What is asked: Return the line containing "What separation exists" and all lines after it exactly; stop at the end of the material.
----
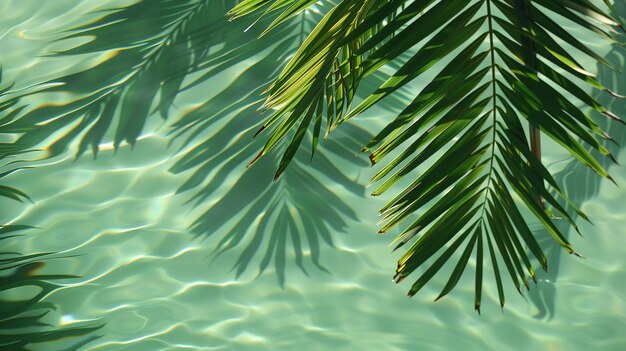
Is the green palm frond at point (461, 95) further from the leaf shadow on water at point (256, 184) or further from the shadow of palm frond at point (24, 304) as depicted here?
the shadow of palm frond at point (24, 304)

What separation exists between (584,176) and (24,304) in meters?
1.75

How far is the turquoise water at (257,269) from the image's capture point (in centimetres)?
196

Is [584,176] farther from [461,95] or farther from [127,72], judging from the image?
[127,72]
----
Full response:
What separation exists between (584,176) and (24,304) in meters?
1.75

How far is the turquoise water at (257,269) from the image's capture point (in centimetres)?
196

Is [584,176] farther from [461,95] or farther from [127,72], judging from the image?
[127,72]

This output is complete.